Quem não utilizou aplicativos para pedir comida em casa durante o período de lockdown? Parece uma experiência natural para quem viveu a pandemia e o processo acelerado de digitalização das rotinas. Mas, as pessoas cegas, por exemplo, não tiveram essa oportunidade, porque os apps não são adaptados para elas.
Quem não transferiu o escritório para casa e participou de reunião atrás de reunião de em plataformas de “meeting”? No início da pandemia, as pessoas surdas não conseguiam participar, porque não eram disponibilizadas ferramentas de legenda, por exemplo.
Confira a cobertura completa do CONAREC 2022
No CONAREC 2022, Carolina Ignarra, CEO e Sócia-Fundadora do Grupo Talento Incluir, falou sobre as barreiras do consumidor com deficiência. Ela foi categórica em afirmar que as tecnologias para tornar o mundo digital mais acessível já existem há muito tempo, o que falta é pensarmos soluções, pensarmos a inovação de forma inclusiva. E isso, segundo a CEO, não acontece ainda porque as pessoas com deficiência são invisíveis para a sociedade, para o mercado e para a maioria das empresas.
“Quantas pessoas estão ficando de fora? É isso que precisamos nos questionar. O que está faltando é o pensar inclusivo. A gente fala de inteligência artificial, de ferramentas de atendimento. E se a gente já pensasse todas essas soluções incluindo o consumidor com deficiência? A gente não precisaria de um momento de crise como a pandemia, para ver que tantas pessoas estavam ficando de fora”, explicou Carolina.
A sócia-fundadora do Grupo Talento Incluir disse que ainda não temos bem contabilizado o número de pessoas com deficiência no Brasil. De acordo com o dado do último Censo, de 2010, estimou-se que 24% da nossa população teria algum tipo de deficiência. O percentual pareceu superdimensionado e chegou-se à conclusão de que as perguntas em relação a isso não estavam sendo bem feitas. Para Carolina Ignarra, levando isso em consideração, fica claro o maior problema do consumidor com deficiência: ele não é visto, não é contabilizado e diante disso, não é lembrado, não é incluído, não é pensado pelas marcas.
Apesar da falta de informações precisas, a CEO afirma que o Grupo Talento Incluir, que existe há 15 anos, vem crescendo absurdamente. No primeiro ano da pandemia, teve um crescimento de 32%, no segundo ano 62%. Ela lembrou que quem está olhando para esse consumidor, está colhendo ótimos frutos.

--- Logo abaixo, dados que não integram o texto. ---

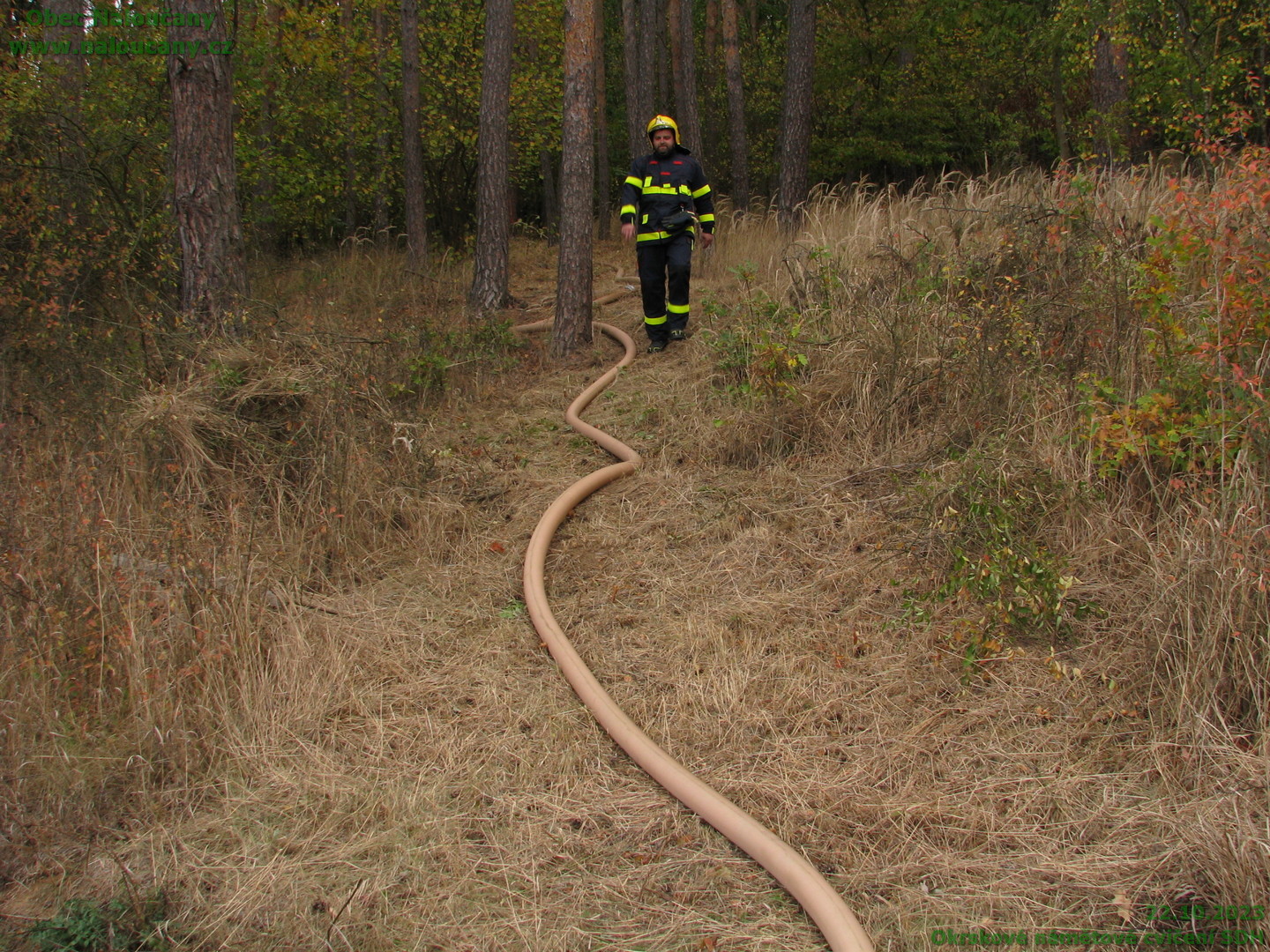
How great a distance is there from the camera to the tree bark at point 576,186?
24.1ft

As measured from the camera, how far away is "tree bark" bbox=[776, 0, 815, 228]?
1026 cm

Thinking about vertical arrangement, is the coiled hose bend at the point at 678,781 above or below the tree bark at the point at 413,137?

“A gente consome, a gente existe, estamos à disposição de um mercado que ainda não olhou para a gente. Quem olhar antes, ganha antes, ganha mais”, enfatizou Ignarra.
Ninguém cria uma empresa para humilhar alguém
Carolina trouxe alguns casos para ilustrar os problemas que os consumidores com deficiência acabam enfrentando diariamente, mesmo ao lidar com grandes empresas e grandes marcas. Ela contou que assistiu à uma palestra no Expo São Paulo, em que o palestrante, um homem cego, contou que demorou mais de uma semana para conseguir fazer o pedido de um berço para o seu filho que ia nascer:
“Ele queria comprar um berço na internet e só queria escolher a cor do berço, queria que fosse branco; e o tamanho, para caber no quartinho do futuro bebê. Como não conseguiu fazer isso pela página, entrou em contato com a loja. Só depois de dois ou três dias, a inteligência artificial conseguiu responder o email dele. Depois de mais três dias falou com um atendente humano e fez a descrição do pedido. Conclusão, o berço chegou na cor caramelo, mas ele não sabia. Montou o berço, a criança nasceu e só depois conversando com uma pessoa que foi visitar, descobriu que o berço não era branco. Imagina a humilhação?”.
A CEO do Grupo Talento Incluir disse acreditar que ninguém que abre um negócio, pretende humilhar ninguém, simplesmente não pensa em incluir o consumidor com deficiência. Ela lembrou que hoje, no Brasil, a pessoa com deficiência é protegida por lei e tem o direito de ter acesso aos produtos e serviços que desejar. O problema, segundo ela, é que quando as empresas encaram como “obrigação” vender para a pessoa com deficiência, a mudança de pensamento não acontece.
“A obrigação nunca movimenta pessoas. Mudanças só acontecem de fato por convicção, porque você entende que é o certo a se fazer. A partir daí você define que o seu negócio quer atender gente. Quando você convive com uma pessoa com deficiência na sua empresa, por exemplo, histórias como a do cara do berço te emocionam muito mais, te mobilizam de outro jeito. Por isso que a empregabilidade da pessoa com deficiência é uma estratégia importante nesse processo de mudança de pensamento”, acrescentou Carolina Ignarra.